Doğanın içindeki adalet anlayışına baktığımız zaman bunun insanlarınkinden çok daha farklı olduğunu görebiliriz. Doğanın içindeki adalet anlayışı genellikle güçlü olanın güçsüz olanı bastırdığı veya ezdiği bir adalet anlayışına dayanır. Hatta güçlü olanlar güçsüz olanları avlarlar. İşte doğanın adalet anlayışının temelini vicdan, etik veya ahlak gibi değerler oluşturmaz, güç kavramı oluşturur. Doğada ne eşitlik vardır, ne vicdan vardır, ne etik vardır, ne de ahlak vardır.

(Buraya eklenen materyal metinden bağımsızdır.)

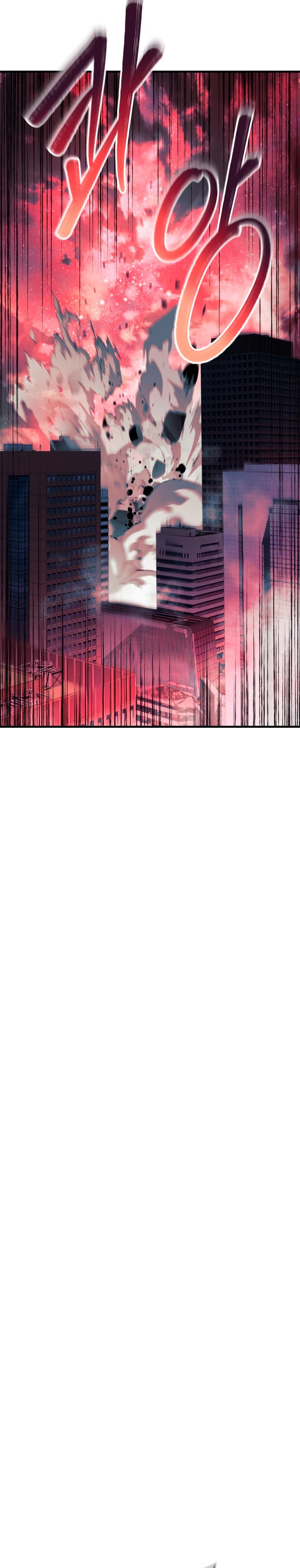 Mi hija es el jefe final > Capitulo 97 > Page 271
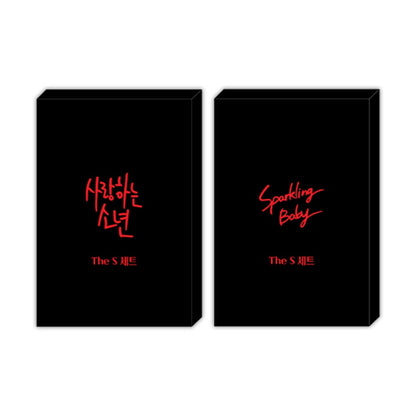 Author Zec S Set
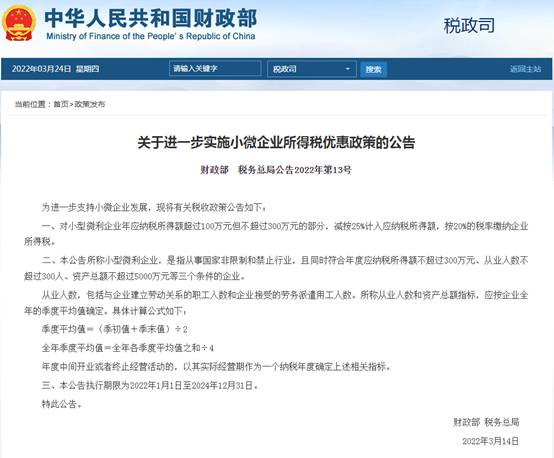 常州涂料網(wǎng) 常州涂料網(wǎng)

Bir aslan bir ceylan sürüsünden kendisine bir ceylan avlayacağı zaman genellikle en yavaş olan ceylanı seçer veya en güçsüz olan ceylanı seçer. Bu en güçsüz olan ceylan ise ya en yaşlı olandır ya da yavru olandır. Ama bir aslanın daha güçlü olan fil ya da su aygırı gibi canlıları avladığı ya hiç görülmez ya da nadiren görülür. İşte bu örnekte gördüğümüz gibi doğada ne adalet vardır, ne vicdan, ne de etik vardır. Aslanın bu yaptığı davranış insanların icat ettiği bu kavramların hiçbirine sığmaz ama doğa böyle çalışır. Aslında insan doğası da içinde yaşadığı bu doğayla aynı şekilde çalışır ama insan sonradan kendi icat ettiği kavramlarla, vicdan, etik ve ahlak gibi kavramlarla doğanın bu adalet anlayışından kendini sıyırmaya çalışır. Ancak insan da kendi özünde böyle bir adalet anlayışına sahiptir. Doğada güçlü güçsüzü genellikle ezer, onu yok eder. Bugün insan davranışlarını gerçekten anlayabilmek için olaylara bu açıdan bakmak daha doğru olacaktır.